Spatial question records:
>>>

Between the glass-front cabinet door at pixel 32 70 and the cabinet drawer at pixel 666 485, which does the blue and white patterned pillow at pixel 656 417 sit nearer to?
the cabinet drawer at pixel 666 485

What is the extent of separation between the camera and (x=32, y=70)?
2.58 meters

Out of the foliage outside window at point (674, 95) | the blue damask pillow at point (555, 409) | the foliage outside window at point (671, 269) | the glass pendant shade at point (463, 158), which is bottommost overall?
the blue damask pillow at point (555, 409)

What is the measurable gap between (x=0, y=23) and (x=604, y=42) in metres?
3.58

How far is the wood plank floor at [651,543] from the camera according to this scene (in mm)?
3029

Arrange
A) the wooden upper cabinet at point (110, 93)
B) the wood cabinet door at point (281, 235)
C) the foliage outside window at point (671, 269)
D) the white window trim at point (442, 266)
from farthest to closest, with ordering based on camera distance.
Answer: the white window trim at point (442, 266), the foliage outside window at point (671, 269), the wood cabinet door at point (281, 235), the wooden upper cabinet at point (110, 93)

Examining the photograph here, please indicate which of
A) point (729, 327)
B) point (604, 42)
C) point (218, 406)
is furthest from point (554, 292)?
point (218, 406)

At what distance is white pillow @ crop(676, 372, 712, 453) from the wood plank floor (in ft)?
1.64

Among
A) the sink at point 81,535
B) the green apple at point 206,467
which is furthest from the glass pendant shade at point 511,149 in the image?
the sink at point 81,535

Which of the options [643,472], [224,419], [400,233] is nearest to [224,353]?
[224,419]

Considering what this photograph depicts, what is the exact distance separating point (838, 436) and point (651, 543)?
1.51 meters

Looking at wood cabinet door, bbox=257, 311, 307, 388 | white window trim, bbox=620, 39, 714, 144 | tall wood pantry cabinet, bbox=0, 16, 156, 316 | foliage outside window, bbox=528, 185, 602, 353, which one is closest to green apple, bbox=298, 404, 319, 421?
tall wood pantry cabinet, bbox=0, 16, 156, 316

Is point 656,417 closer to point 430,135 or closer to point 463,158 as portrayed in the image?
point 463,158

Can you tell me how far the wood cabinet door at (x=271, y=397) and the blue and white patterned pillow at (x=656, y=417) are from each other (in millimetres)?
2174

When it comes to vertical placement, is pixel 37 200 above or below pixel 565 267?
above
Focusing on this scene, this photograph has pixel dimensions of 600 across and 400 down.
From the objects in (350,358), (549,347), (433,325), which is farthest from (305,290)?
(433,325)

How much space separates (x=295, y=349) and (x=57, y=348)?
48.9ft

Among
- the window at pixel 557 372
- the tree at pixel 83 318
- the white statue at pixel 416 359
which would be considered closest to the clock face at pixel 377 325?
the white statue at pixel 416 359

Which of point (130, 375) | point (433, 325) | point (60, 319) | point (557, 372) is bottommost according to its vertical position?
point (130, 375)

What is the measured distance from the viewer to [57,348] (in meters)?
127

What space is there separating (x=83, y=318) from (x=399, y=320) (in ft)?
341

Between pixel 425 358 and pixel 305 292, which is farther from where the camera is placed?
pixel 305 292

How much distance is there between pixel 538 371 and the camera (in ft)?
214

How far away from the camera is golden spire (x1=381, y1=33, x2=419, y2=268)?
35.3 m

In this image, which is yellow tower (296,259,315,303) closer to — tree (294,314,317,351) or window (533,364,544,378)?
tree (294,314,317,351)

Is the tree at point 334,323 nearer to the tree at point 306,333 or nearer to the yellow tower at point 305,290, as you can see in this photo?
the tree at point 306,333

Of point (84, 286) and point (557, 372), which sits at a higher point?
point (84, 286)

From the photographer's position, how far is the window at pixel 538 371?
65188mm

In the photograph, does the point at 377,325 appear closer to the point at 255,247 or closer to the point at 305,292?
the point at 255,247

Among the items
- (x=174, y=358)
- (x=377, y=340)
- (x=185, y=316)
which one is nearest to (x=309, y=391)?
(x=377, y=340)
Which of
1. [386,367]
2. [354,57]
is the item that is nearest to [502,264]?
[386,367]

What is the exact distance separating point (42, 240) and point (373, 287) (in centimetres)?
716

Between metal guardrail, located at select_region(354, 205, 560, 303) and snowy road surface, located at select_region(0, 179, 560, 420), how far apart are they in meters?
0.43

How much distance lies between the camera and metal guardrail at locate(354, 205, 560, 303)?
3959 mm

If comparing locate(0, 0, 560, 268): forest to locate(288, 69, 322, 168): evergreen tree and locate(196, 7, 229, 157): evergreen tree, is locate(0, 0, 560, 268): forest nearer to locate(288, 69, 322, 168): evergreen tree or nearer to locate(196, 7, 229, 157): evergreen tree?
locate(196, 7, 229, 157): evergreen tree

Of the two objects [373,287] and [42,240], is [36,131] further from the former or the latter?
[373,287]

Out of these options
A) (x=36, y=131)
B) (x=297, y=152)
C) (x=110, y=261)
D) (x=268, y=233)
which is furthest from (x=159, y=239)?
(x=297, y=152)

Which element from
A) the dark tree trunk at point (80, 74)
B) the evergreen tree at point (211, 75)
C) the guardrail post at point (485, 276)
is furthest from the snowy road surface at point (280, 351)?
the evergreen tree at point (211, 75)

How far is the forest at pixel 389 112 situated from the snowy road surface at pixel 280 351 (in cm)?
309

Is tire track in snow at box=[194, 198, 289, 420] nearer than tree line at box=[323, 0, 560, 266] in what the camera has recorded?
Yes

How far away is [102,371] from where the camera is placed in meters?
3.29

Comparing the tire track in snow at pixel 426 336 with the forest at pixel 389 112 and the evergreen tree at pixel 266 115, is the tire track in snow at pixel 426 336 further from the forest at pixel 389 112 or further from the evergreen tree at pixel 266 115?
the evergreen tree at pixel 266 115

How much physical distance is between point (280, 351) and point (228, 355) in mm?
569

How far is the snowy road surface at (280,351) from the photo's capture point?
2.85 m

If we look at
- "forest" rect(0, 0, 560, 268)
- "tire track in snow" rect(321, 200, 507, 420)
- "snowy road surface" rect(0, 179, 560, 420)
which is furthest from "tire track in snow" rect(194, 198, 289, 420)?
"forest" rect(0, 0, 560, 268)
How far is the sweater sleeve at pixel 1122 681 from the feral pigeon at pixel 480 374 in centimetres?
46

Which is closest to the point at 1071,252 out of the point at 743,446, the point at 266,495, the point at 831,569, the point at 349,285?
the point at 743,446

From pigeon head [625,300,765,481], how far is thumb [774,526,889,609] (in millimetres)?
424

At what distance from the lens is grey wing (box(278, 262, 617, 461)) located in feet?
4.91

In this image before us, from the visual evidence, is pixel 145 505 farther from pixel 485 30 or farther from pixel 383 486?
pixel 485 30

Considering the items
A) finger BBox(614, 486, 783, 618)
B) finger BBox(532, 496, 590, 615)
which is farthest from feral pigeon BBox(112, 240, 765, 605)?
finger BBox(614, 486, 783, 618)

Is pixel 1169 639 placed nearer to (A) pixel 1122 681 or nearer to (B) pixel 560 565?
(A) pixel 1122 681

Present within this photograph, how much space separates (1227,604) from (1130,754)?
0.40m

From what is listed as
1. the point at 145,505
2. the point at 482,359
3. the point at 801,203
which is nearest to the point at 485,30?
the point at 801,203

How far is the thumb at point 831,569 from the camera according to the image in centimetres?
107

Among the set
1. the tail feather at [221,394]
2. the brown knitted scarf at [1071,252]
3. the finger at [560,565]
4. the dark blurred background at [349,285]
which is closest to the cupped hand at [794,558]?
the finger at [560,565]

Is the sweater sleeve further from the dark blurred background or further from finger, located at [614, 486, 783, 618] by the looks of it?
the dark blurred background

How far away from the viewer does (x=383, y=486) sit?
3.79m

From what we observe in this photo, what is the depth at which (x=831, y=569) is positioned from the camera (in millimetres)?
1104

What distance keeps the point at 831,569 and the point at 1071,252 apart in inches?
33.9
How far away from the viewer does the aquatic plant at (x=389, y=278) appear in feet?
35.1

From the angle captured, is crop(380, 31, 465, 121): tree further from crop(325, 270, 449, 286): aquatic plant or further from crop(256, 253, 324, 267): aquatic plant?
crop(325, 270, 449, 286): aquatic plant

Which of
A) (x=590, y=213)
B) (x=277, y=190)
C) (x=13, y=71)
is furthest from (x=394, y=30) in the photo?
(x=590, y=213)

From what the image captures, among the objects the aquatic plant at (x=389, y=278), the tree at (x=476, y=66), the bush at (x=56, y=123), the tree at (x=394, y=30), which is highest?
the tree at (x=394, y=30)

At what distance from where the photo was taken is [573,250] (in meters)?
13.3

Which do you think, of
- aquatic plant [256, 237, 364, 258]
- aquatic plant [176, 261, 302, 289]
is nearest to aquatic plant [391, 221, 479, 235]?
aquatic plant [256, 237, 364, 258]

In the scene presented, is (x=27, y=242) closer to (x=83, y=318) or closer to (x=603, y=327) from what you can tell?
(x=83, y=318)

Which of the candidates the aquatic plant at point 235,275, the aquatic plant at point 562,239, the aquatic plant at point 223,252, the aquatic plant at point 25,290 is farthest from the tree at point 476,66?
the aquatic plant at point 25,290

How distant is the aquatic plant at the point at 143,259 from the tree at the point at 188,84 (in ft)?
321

<<<

What you will do:
Write out the stretch from the line containing "How distant is" through the end of the records again, changing "aquatic plant" to "water plant" and leaving everything else unchanged.

Answer below:
How distant is the water plant at the point at 143,259 from the tree at the point at 188,84 (in ft)?
321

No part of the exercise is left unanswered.